> _Objective_:
Take the line that contains "In what this" as the first line and the last line of the material below as the final one; reproduce exactly the lines between, inclusive.

> _Material for this exercise_:

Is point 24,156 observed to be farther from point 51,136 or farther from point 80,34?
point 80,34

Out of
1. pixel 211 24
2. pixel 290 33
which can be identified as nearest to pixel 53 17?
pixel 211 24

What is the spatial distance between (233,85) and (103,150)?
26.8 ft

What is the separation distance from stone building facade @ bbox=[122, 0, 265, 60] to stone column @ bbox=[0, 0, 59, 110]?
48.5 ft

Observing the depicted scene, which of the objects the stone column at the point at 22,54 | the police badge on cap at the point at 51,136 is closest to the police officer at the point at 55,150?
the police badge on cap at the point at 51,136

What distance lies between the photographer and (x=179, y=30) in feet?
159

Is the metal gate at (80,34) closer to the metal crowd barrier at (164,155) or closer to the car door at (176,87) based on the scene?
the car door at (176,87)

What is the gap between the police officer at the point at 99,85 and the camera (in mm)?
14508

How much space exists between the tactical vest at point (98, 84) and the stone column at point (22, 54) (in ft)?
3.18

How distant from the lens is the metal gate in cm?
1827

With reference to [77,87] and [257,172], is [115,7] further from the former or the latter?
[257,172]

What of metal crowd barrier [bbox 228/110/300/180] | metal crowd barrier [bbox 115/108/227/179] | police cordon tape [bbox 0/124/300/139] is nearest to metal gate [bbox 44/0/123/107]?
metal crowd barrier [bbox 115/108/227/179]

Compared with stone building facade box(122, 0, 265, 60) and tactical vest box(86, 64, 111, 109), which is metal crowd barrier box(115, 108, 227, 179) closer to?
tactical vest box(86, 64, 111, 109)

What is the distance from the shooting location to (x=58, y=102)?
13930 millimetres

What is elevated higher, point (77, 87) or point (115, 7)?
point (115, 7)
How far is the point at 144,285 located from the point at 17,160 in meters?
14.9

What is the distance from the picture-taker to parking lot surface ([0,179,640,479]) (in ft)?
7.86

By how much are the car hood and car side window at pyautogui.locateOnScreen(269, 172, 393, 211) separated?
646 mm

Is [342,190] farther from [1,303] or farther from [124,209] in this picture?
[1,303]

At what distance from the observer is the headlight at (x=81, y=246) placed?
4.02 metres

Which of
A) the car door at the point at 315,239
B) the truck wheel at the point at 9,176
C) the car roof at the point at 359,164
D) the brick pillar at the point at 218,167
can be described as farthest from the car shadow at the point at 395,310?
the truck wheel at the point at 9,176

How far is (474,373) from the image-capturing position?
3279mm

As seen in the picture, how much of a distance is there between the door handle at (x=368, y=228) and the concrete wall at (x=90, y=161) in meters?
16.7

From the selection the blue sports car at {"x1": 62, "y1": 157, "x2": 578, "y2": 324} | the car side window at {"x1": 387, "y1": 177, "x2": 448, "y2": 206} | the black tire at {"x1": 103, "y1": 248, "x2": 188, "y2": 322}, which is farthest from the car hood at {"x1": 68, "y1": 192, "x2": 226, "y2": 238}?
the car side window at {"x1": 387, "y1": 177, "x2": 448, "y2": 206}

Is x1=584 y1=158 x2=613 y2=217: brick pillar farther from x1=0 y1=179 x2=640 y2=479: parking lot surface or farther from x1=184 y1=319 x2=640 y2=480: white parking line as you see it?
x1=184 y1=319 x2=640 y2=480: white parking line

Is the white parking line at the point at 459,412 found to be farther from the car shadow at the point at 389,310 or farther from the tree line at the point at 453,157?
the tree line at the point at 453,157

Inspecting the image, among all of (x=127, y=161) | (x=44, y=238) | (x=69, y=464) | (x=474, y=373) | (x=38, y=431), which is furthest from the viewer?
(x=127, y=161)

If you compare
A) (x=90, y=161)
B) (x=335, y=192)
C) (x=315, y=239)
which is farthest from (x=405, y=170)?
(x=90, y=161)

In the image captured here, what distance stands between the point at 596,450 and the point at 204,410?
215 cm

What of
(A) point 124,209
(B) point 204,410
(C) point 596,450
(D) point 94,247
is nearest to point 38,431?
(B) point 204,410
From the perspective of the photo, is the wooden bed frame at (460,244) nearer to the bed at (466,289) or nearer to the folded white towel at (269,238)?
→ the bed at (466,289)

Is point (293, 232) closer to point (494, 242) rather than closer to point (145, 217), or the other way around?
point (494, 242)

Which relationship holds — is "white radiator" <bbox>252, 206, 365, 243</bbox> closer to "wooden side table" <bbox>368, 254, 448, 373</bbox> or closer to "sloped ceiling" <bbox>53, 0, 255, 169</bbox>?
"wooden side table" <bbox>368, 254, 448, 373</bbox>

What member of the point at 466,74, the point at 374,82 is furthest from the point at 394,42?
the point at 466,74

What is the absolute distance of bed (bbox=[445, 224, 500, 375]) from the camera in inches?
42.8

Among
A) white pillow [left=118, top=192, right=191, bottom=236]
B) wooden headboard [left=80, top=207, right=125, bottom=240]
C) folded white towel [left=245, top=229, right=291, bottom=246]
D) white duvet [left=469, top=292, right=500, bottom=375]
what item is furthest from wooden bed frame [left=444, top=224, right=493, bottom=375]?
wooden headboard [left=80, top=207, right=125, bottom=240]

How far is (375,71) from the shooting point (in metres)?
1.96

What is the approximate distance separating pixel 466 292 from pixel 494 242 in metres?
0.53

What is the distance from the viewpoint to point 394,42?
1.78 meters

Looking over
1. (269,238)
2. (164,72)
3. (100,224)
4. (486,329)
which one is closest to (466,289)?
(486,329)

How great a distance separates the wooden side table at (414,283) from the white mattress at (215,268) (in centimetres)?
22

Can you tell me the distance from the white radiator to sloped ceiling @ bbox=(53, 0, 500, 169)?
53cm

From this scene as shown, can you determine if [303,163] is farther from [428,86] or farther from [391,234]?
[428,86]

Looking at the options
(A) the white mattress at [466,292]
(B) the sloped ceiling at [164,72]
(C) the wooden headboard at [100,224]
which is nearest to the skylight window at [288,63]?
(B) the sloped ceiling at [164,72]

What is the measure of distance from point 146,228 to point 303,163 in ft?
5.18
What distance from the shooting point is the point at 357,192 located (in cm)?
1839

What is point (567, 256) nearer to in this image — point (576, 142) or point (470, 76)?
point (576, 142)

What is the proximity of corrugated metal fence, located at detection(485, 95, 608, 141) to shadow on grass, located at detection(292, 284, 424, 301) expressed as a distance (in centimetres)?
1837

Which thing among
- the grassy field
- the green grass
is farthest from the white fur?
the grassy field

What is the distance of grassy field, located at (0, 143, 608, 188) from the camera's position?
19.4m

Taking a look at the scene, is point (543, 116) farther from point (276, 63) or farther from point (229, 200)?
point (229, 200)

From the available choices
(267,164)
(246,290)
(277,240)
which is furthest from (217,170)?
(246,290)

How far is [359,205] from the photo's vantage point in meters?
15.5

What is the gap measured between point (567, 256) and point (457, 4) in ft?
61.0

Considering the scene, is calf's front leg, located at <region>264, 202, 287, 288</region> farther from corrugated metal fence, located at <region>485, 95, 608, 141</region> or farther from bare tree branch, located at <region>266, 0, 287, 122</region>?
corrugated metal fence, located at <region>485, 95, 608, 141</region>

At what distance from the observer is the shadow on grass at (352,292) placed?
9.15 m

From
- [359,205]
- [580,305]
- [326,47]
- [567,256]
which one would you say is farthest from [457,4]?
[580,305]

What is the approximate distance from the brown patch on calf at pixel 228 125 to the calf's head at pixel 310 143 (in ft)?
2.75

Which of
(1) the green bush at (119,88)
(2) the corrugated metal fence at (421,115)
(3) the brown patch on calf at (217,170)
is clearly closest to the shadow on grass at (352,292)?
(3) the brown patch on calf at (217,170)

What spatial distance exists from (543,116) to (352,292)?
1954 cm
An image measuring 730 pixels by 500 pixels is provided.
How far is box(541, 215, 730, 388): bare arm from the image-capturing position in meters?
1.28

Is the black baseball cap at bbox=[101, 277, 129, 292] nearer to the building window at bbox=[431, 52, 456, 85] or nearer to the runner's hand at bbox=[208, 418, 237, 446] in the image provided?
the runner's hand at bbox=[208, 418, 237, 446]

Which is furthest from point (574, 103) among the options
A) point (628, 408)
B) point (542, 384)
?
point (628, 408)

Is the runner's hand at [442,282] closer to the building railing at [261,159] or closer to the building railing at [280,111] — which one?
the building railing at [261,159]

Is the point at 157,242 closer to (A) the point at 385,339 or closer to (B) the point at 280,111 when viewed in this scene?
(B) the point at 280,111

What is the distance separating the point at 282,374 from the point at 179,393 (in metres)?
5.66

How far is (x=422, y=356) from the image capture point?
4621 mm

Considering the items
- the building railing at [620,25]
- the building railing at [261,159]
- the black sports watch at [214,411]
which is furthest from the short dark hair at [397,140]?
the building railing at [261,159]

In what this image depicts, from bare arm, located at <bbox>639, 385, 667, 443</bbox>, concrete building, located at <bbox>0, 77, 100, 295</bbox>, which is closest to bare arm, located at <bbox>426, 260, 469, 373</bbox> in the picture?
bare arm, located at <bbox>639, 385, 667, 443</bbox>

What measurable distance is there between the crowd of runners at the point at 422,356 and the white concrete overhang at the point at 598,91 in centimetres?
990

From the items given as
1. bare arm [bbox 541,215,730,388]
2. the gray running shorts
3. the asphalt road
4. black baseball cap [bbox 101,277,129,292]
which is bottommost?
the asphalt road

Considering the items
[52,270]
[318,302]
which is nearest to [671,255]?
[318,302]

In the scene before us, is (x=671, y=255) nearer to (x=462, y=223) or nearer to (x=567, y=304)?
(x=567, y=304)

> _Answer to this task_:
In what this image depicts, from bare arm, located at <bbox>639, 385, 667, 443</bbox>, concrete building, located at <bbox>0, 77, 100, 295</bbox>, which is closest to bare arm, located at <bbox>426, 260, 469, 373</bbox> in the picture?
bare arm, located at <bbox>639, 385, 667, 443</bbox>

What measurable distance is there between the crowd of runners at the point at 422,356 and the white concrete overhang at the point at 598,91 in centimetres?
990

From the items given as
1. bare arm [bbox 541,215,730,388]
2. the gray running shorts
3. the asphalt road
4. black baseball cap [bbox 101,277,129,292]
which is bottommost?
the asphalt road

Considering the items
[52,270]
[318,302]
which is nearest to [671,255]?
[318,302]

In the scene before us, is (x=671, y=255) nearer to (x=462, y=223) or nearer to (x=567, y=304)?
(x=567, y=304)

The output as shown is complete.